Die fünftgrößte Exportnation hat die Coronakrise besser in den Griff bekommen als der Westen. Auch Südkoreas Wirtschaft hat kaum Schaden genommen – bisher.
28.08.2020 - 04:00 Uhr 1 Kommentar
Coronavirus: Südkorea kämpft mit Tücken der Pandemie Quelle: dpa
Ärzte in Südkorea protestieren

Ärzte in Seoul halten Schilder mit Kritik an der Politik der Regierung in einem Krankenhaus hoch.

(Foto: dpa)

Tokio Eine zweite Coronawelle droht die bisherigen Erfolge Südkoreas in der Pandemie zunichtezumachen. Bis vor wenigen Tagen galt das Land dank seiner bisher erfolgreichen Kontrolle des Covid-19-Ausbruchs auch wirtschaftlich als Vorbild unter den Industrieländern.

Die OECD, eine Vereinigung der 30 führenden Wirtschaftsnationen, erhöhte deshalb kürzlich ihre Konjunkturprognose für das asiatische Land von minus 1,2 auf minus 0,8 Prozent für 2020. Zwischen April und Juni war die Wirtschaftsleistung noch um 3,3 Prozent geschrumpft.

Damit ist Südkorea seit dem Ausbruch der Pandemie das erste Land, für das die OECD ihren geschätzten Wert anhebt und nicht senkt. Zudem wirkt Asiens viertgrößte Volkswirtschaft mit dieser Rezession im globalen Vergleich wie ein pandemisches Paradies. Für Länder wie Deutschland, Japan und die Schweiz sagen Ökonomen Einbrüche von mehr als fünf Prozent voraus.

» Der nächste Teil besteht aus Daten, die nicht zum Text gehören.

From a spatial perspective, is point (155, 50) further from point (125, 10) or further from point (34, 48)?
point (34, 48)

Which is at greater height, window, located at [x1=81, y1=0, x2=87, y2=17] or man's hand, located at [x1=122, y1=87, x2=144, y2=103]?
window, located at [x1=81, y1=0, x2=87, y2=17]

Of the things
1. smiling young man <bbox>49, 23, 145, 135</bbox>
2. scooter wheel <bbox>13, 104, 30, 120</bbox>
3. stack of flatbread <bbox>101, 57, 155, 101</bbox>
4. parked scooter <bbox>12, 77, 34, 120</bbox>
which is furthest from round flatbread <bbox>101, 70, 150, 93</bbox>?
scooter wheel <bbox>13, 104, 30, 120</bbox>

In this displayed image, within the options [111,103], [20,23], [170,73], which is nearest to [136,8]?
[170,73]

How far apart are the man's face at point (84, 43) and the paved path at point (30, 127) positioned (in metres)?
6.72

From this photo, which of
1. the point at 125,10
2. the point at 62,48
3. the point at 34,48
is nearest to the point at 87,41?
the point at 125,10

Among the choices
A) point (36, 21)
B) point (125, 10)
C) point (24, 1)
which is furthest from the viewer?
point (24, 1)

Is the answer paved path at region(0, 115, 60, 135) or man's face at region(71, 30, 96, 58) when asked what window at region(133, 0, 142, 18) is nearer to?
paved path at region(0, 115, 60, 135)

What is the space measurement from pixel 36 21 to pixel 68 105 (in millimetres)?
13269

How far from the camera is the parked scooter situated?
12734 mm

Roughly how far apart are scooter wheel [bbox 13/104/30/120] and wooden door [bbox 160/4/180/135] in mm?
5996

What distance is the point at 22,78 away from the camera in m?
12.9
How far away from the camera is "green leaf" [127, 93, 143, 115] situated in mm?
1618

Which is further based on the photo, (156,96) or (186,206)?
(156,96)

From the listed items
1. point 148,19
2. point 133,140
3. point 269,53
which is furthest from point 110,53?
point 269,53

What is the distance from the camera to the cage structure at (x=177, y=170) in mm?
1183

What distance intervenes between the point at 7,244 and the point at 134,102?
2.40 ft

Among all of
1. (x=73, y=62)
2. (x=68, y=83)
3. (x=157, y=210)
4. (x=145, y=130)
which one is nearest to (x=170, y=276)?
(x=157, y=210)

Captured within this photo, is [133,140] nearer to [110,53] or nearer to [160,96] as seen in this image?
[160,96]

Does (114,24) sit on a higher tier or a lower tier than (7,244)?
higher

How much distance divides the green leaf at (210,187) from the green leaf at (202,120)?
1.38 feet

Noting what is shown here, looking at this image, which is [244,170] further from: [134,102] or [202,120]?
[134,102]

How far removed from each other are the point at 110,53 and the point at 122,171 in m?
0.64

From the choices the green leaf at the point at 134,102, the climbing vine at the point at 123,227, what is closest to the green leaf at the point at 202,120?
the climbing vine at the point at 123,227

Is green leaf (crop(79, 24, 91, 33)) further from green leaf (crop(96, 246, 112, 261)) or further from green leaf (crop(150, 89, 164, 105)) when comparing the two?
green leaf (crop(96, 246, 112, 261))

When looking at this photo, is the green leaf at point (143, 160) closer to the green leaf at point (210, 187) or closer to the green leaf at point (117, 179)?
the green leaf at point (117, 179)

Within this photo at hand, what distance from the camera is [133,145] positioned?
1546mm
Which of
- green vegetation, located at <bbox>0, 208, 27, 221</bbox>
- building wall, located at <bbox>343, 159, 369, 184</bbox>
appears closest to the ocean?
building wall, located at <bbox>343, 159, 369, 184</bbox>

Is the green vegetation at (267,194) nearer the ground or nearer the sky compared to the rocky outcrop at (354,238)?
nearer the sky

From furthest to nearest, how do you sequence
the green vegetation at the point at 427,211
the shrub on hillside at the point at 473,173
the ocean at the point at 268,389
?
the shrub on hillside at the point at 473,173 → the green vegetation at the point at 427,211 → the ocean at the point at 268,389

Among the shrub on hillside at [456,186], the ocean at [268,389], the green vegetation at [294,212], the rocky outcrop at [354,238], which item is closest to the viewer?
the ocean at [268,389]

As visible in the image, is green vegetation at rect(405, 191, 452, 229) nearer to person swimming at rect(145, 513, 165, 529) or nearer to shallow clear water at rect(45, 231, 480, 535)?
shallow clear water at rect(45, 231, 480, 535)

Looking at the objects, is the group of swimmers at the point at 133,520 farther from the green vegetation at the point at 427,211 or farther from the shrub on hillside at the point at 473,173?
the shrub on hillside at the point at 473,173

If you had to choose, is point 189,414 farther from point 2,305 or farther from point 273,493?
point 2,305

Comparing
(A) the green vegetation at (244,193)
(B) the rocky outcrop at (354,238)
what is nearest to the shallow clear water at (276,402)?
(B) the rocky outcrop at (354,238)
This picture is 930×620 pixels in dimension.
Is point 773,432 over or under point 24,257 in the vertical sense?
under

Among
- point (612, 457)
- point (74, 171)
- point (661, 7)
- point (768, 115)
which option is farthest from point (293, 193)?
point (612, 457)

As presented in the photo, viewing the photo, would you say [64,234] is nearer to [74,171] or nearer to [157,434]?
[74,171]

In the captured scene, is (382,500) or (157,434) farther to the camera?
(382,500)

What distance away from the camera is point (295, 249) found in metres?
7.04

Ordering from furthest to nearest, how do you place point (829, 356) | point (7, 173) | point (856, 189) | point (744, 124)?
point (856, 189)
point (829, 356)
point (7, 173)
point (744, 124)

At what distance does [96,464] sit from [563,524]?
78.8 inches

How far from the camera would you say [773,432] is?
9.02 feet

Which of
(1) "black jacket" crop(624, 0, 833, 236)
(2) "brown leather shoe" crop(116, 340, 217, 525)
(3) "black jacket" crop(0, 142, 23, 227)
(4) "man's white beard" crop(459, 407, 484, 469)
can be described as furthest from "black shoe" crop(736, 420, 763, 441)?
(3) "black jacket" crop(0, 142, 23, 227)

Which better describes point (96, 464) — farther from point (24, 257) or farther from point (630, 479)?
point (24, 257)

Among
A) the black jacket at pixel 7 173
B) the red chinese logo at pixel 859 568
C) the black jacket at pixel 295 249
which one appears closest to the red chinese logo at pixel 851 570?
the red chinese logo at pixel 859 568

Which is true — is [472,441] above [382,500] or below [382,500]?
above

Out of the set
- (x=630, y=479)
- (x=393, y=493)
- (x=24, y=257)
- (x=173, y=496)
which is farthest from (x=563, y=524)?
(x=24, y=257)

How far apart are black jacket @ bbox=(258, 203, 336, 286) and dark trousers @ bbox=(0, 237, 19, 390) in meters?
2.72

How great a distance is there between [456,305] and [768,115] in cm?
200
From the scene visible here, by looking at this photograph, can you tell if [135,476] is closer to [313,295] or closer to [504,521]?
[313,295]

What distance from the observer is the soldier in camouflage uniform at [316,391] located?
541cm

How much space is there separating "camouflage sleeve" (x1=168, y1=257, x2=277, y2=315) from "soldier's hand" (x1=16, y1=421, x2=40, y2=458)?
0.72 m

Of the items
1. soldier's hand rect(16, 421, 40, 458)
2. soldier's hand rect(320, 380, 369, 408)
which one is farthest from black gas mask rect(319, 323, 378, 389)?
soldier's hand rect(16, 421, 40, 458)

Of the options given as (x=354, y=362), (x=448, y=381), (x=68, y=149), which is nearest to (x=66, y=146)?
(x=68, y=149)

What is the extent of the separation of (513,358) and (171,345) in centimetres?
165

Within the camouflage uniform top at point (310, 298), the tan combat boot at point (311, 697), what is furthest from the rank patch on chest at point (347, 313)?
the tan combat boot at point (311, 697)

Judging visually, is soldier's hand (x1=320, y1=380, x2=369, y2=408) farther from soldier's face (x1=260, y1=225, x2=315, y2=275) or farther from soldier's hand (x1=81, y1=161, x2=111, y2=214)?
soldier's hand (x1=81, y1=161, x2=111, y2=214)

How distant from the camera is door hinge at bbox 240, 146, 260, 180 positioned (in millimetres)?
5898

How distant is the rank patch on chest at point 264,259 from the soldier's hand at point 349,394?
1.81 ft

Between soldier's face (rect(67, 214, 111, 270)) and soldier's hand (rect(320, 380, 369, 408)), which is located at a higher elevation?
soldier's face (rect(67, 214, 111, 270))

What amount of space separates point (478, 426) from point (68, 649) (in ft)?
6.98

Aber seit die Infektionszahlen in Südkorea wieder stärker steigen, grassiert im Land auch wieder die Angst. Inzwischen hat die Regierung in Seoul die Gegenmaßnahmen gegen die Pandemie auf die zweite von drei Alarmstufen verschärft. Damit sind Treffen von mehr als 50 Personen in Gebäuden untersagt.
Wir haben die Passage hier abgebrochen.